◆ **Quoted passage**:
== Segment start ==

In [1]:
import pandas as pd
import numpy as np
import math
from collections import defaultdict
import ts_code.nsfg as nsfg
import ts_code.thinkstats2 as thinkstats2
import ts_code.thinkplot as thinkplot
import ts_code.first as first
import matplotlib.pyplot as plt
%matplotlib inline

## Chapter 9 - Hypothesis testing

The fundamental question we want to address is whether the effects we see in a sample are likely to appear in the larger population.

There are several ways we could formulate this question, including Fisher null hypothesis testing, Neyman-Pearson decision theory, and Bayesian inference.

In this chapter we walk through a subset of all three called **classical hypothesis testing.**

Here's how we answer the question above:

+ The first step is to quantify the size of the apparent effect by choosing a **test statistic**. 

+ The second step is to define a **null hypothesis**, which is a model of the system based on the assumption that the apparent effect is not real.

+ The third step is to compute a **p-value**, which is the probability of seeing the apparent effect if the null hypothesis is true.

+ The last step is to interpret the result. If the p-value is low, the effect is said to be **statistically significant**, which means that it is unlikely to have occurred by chance. In that case we infer that the effect is more likely to appear in the larger population.

One of the most common effects to test is a difference in means between two groups. 

In the NSFG data, we saw that the mean pregnancy length for first babies is slightly longer, and the mean birth weight is slightly smaller.


For these examples, the null hypothesis is that the distributions for the two
groups are the same. One way to model the null hypothesis is by **permutation**; that is, we can take values for first babies and others and shuffle them,
treating the two groups as one big group.

So, we take the two groups, combine them, shuffle, and then partition them back out into two groups and check the difference in mean at the end of each trial.

Choosing the best test statistic depends on what question you are trying to
address.

If we had some reason to think that first babies are likely to be late, then we would not take the absolute value of the difference; instead we would use a onesided difference.

This kind of test is called **one-sided** because it only counts one side of the distribution of differences.

The previous test, using both sides, is **two-sided**.

In general the p-value for a one-sided test is about half the p-value for a two-sided test, depending on the shape of the distribution.

These same methods can be used to test correlations, we can use Pearson's correlation or Spearman's as the test statistic. If we have reason to expect positive correlation, we could use a one-sided test.

We can also test proportions by comparing observed values vs expected values.

== Segment end ==

◆ **Problem to solve**: Write out everything from "In general the" down to "a one-sided test." in the hypothesis testing notes, substituting "one-tailed" for "one-sided". Work from the hypothesis testing notes alone.

◆ **Supplied information**:
== Segment start ==

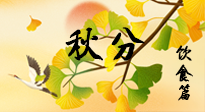 【節(jié)氣飲食】秋分養(yǎng)生，適宜平補(bǔ)，不吃藥，美食亦可健康養(yǎng)生！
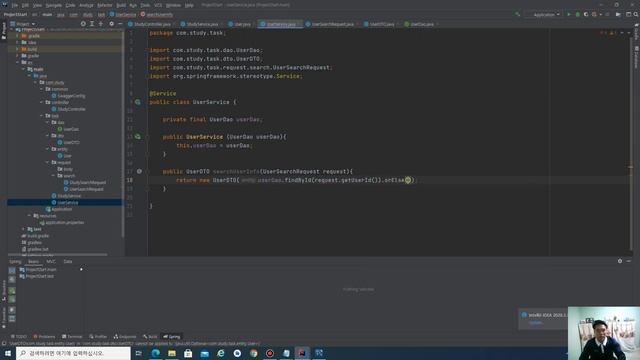 JPA Dao를 통해 Entity 검색 후 DTO로 View 진행. Spring Boot Gradle 강의 강좌 05 스프링부트 IntelliJ смотреть онлайн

== Segment end ==

◆ **The completed task**:
In general the p-value for a one-tailed test is about half the p-value for a two-sided test, depending on the shape of the distribution.

These same methods can be used to test correlations, we can use Pearson's correlation or Spearman's as the test statistic. If we have reason to expect positive correlation, we could use a one-tailed test.